---------- Raw records ----------

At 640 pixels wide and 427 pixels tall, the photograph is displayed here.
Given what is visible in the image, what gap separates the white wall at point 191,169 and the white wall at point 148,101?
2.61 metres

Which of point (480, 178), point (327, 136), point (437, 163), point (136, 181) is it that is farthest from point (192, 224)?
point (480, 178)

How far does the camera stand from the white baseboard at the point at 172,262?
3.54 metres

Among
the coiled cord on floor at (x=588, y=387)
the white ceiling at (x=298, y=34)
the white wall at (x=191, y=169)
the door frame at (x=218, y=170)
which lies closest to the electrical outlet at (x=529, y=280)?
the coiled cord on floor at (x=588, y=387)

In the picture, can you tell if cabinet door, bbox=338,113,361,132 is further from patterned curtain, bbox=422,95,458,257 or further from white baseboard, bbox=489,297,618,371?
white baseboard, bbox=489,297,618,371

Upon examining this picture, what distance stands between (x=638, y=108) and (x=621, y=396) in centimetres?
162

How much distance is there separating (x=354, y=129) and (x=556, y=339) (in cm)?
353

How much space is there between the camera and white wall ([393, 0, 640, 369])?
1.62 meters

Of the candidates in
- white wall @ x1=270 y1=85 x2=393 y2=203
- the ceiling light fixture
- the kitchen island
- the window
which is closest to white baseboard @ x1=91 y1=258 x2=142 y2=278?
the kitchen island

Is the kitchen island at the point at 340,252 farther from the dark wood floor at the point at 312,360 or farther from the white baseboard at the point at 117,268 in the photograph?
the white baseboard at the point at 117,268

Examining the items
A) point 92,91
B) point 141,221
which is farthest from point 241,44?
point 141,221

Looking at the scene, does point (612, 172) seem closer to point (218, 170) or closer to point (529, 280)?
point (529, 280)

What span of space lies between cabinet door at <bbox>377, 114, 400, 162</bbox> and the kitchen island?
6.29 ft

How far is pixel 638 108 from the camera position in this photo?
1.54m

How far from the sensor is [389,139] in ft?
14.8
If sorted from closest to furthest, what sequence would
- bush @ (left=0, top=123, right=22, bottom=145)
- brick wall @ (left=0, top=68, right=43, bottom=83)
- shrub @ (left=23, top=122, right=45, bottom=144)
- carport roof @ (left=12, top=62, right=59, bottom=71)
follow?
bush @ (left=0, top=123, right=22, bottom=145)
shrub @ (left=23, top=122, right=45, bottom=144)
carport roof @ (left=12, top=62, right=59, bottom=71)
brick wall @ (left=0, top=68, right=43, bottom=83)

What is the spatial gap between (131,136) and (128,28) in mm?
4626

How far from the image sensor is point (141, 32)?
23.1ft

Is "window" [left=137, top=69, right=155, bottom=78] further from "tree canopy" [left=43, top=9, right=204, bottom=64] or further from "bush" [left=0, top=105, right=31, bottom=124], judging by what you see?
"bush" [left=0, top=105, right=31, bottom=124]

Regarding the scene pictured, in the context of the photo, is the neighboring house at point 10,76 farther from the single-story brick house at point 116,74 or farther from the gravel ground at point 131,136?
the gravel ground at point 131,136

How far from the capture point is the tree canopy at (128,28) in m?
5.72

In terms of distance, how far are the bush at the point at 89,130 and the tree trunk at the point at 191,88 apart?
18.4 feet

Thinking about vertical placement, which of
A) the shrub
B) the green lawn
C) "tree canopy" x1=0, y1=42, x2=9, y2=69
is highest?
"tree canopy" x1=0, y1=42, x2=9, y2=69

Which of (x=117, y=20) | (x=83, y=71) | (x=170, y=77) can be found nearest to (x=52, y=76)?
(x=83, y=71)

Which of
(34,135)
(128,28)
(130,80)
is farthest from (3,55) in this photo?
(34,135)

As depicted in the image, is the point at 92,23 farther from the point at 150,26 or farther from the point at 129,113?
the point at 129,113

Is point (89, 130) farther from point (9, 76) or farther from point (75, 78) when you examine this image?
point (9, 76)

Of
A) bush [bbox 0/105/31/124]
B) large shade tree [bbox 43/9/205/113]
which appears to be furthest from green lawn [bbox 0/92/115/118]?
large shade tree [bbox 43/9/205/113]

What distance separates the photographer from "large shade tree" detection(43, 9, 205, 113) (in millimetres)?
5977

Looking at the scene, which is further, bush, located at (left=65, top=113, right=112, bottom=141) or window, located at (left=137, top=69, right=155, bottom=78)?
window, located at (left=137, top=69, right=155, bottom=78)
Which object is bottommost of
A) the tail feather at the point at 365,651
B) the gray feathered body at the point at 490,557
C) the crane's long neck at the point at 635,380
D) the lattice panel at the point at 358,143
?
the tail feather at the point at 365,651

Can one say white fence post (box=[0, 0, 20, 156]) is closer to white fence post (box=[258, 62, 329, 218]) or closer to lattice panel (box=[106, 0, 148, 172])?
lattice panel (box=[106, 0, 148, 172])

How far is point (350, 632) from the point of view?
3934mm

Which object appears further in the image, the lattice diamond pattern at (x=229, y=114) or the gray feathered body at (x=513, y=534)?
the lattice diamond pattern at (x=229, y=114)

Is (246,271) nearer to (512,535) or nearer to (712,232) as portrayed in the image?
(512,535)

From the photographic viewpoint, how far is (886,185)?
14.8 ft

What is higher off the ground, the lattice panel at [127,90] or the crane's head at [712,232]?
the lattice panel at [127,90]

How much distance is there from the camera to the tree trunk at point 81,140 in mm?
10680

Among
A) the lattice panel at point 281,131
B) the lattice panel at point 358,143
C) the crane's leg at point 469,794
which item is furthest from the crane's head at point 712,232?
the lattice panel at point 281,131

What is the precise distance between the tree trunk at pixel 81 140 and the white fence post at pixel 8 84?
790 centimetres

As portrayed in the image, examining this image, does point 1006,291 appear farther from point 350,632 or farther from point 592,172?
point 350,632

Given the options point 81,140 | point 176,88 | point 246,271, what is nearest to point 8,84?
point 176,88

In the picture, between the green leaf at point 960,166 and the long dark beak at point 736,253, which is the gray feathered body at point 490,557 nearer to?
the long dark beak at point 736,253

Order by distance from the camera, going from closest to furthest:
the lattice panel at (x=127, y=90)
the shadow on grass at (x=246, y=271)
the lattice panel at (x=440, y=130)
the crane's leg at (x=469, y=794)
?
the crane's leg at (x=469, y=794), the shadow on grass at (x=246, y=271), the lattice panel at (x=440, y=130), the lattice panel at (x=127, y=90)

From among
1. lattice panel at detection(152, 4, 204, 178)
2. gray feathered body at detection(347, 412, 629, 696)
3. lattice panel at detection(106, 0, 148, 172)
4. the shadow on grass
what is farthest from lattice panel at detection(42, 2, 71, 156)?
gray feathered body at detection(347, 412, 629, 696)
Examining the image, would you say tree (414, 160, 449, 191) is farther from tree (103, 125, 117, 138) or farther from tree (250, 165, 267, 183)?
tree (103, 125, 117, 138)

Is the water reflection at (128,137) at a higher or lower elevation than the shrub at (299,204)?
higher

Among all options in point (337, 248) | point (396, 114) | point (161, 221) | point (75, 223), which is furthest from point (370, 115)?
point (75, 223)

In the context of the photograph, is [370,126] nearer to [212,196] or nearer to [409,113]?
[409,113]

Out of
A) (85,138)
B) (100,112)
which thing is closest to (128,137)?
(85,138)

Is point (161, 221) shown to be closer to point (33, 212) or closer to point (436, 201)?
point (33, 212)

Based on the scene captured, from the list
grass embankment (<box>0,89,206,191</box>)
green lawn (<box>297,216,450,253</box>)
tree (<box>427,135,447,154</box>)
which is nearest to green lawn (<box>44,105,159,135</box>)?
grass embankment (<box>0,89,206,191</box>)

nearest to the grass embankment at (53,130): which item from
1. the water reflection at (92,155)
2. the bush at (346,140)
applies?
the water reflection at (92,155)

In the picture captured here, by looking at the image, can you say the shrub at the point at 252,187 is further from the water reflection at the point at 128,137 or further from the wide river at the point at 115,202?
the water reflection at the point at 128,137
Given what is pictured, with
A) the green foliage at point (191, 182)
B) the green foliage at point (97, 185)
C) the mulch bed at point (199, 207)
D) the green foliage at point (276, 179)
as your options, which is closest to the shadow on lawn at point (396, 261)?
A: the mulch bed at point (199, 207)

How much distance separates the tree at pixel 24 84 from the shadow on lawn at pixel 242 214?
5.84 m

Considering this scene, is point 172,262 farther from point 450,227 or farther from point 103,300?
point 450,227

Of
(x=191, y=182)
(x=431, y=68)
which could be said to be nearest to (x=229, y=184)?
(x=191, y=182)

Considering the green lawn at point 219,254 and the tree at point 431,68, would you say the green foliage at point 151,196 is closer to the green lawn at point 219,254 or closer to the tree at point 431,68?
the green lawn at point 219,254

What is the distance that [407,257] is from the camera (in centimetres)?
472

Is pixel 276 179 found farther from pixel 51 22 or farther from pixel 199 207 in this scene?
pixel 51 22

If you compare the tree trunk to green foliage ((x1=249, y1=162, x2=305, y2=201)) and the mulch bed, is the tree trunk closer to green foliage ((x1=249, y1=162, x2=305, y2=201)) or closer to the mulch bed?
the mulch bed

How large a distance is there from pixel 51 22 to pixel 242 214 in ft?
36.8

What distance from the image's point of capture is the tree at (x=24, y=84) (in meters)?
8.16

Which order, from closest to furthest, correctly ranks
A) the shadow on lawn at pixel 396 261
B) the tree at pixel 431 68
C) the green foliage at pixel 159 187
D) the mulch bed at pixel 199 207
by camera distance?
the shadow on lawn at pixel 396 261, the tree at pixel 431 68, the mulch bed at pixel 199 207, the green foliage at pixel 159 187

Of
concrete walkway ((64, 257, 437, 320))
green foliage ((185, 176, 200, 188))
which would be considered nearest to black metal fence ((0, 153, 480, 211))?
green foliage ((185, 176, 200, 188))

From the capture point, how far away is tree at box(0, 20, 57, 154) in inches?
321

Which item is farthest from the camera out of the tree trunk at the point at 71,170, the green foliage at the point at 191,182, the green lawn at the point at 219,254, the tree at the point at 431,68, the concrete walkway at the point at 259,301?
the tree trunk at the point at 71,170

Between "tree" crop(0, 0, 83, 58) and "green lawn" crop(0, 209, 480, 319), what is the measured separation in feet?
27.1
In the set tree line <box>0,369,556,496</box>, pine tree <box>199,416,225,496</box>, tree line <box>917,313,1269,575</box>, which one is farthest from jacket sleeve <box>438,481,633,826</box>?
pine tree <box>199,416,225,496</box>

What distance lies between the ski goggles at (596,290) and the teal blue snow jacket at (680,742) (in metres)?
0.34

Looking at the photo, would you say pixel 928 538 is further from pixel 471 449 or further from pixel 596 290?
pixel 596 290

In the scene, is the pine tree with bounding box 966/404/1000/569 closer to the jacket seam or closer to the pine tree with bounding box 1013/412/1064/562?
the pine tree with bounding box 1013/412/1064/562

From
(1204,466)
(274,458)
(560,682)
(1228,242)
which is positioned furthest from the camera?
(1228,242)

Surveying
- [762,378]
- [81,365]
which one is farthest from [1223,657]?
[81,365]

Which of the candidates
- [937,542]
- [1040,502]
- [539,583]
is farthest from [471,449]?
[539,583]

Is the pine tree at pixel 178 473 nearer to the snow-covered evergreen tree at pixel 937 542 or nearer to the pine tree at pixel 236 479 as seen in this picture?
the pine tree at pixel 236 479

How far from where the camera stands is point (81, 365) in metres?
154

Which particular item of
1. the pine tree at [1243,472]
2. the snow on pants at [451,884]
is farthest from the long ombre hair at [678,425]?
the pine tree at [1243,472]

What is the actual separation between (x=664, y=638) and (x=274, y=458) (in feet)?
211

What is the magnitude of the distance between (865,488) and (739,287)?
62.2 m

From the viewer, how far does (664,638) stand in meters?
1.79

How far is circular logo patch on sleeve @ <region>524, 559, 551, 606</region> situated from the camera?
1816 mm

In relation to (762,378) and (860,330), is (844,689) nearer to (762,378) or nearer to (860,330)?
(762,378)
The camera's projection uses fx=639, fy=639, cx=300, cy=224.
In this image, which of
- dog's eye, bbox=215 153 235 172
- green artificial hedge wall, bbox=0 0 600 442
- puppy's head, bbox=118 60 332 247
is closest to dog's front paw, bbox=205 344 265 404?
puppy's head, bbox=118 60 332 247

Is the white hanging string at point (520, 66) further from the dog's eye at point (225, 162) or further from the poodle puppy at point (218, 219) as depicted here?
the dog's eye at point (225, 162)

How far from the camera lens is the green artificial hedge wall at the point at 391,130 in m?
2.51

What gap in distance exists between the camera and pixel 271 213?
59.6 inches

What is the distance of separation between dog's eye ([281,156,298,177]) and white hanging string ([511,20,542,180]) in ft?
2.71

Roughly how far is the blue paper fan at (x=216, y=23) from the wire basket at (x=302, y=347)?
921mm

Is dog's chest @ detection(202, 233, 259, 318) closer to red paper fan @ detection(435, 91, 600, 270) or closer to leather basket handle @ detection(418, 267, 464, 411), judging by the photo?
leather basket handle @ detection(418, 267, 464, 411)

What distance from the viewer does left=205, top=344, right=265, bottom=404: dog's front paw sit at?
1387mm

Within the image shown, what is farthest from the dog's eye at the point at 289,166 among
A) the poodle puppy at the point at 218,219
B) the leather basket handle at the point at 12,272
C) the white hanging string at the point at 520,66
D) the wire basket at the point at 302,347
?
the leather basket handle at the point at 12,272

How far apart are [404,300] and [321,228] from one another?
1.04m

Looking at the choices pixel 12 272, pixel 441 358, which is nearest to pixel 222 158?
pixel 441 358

----------

▶ **Task goal**: Copy out exactly the lines running from the line with "Roughly how far" to the end of the records, inclusive.

▶ **Worked solution**:
Roughly how far is the blue paper fan at (x=216, y=23) from the wire basket at (x=302, y=347)?
921mm

Is dog's chest @ detection(202, 233, 259, 318) closer to red paper fan @ detection(435, 91, 600, 270) or closer to leather basket handle @ detection(418, 267, 464, 411), judging by the photo?
leather basket handle @ detection(418, 267, 464, 411)

What distance from the viewer does left=205, top=344, right=265, bottom=404: dog's front paw sit at?
1387mm

Within the image shown, what is farthest from the dog's eye at the point at 289,166 among
A) the poodle puppy at the point at 218,219
B) the leather basket handle at the point at 12,272
C) the white hanging string at the point at 520,66
D) the wire basket at the point at 302,347
?
the leather basket handle at the point at 12,272

How far apart are [404,300] and [321,228] from one another?
1.04m

Looking at the choices pixel 12 272, pixel 441 358, which is nearest to pixel 222 158?
pixel 441 358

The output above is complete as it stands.